Protease-activated receptor 1 activation enhances doxorubicin-induced cardiotoxicity

Our results indicate that activation of PAR-1 contributes to Dox-induced cardiotoxicity. Inhibition of PAR-1 may be a new approach to reduce Dox-induced cardiotoxicity in cancer patients.

The anti-cancer anthracycline drug Doxorubicin (Dox) causes cardiotoxicity. We investigated the role of protease-activated receptor 1 (PAR-1) in Dox-induced cardiotoxicity.

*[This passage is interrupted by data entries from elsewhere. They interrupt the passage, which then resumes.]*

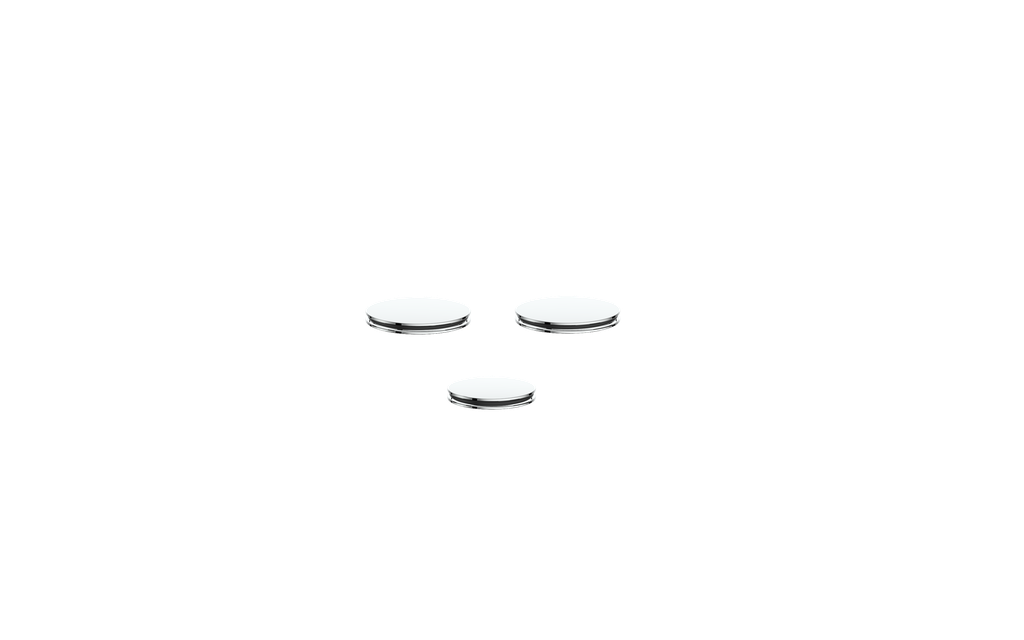 Polished Chrome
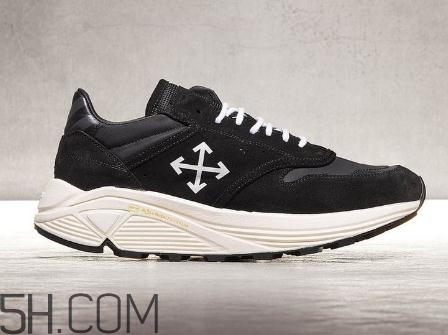 off white arrow復(fù)古運動鞋多少錢_在哪買？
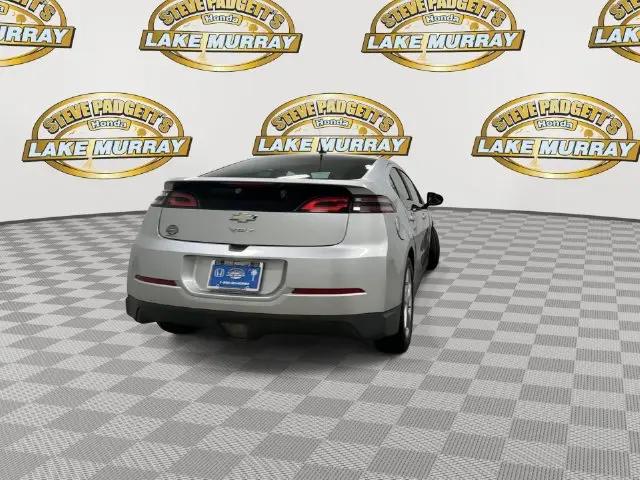 2014 Chevrolet Volt Base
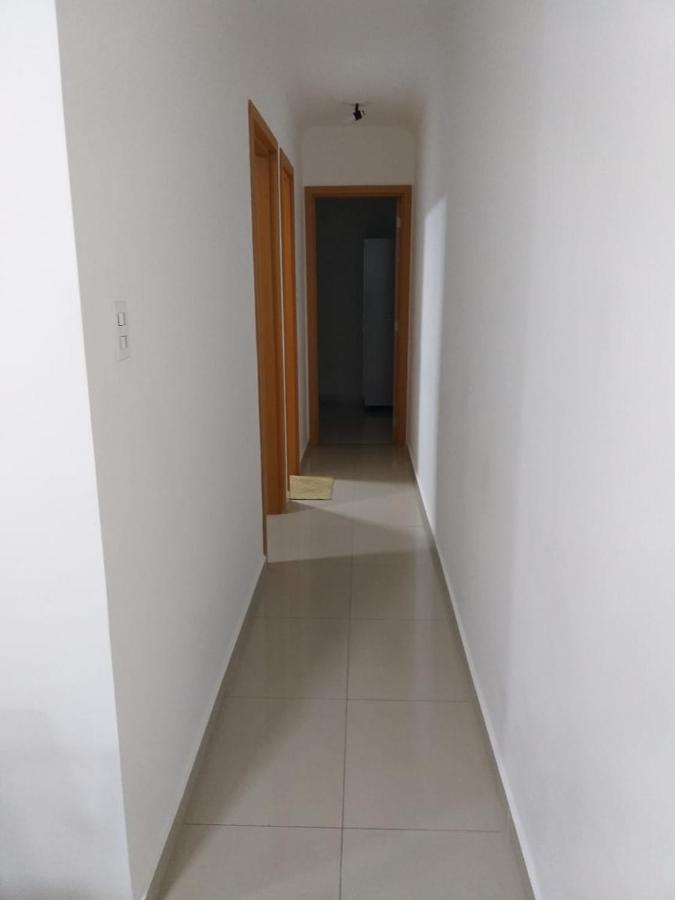 Apartamento Temporada Pe Na Areia Mongaguá Eksteriør bilde
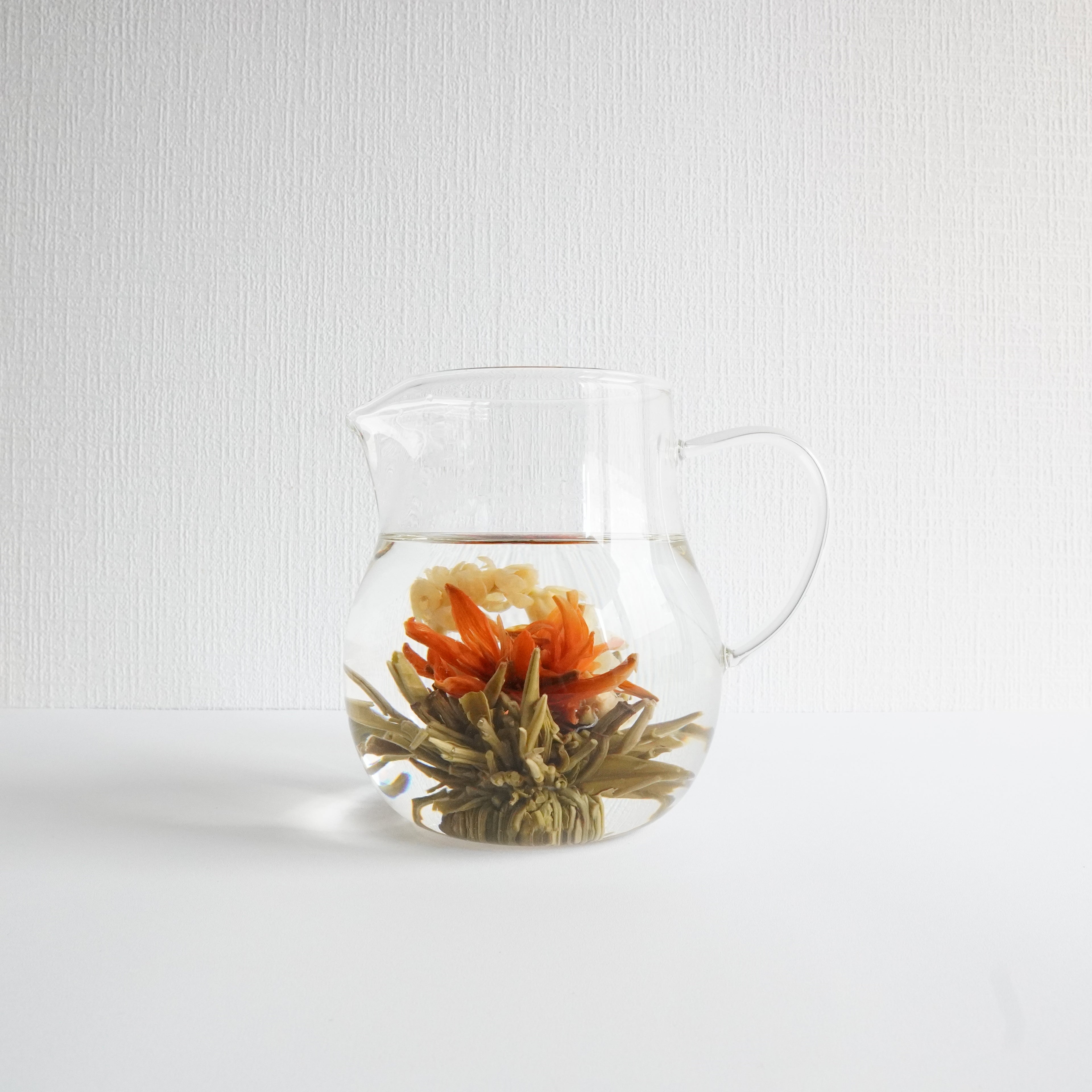 花が咲くお茶(工芸茶) 3種セット(3個入り)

In vitro experiments revealed that PAR-1 enhanced Dox-induced mitochondrial dysfunction, reactive oxygen species and cell death of cardiac myocytes and cardiac fibroblasts. The contribution of PAR-1 to Dox-induced cardiotoxicity was investigated by subjecting PAR-1-/- mice and PAR-1+/+ mice to acute and chronic exposure to Dox. Heart function was measured by echocardiography. PAR-1-/- mice exhibited significant less cardiac injury and dysfunction compared to PAR-1+/+ mice after acute and chronic Dox administration. PAR-1-/- mice had reduced levels of nitrotyrosine, apoptosis and inflammation in their heart compared to PAR-1+/+ mice. Furthermore, inhibition of PAR-1 in wild-type mice with vorapaxar significantly reduced the acute Dox-induced cardiotoxicity.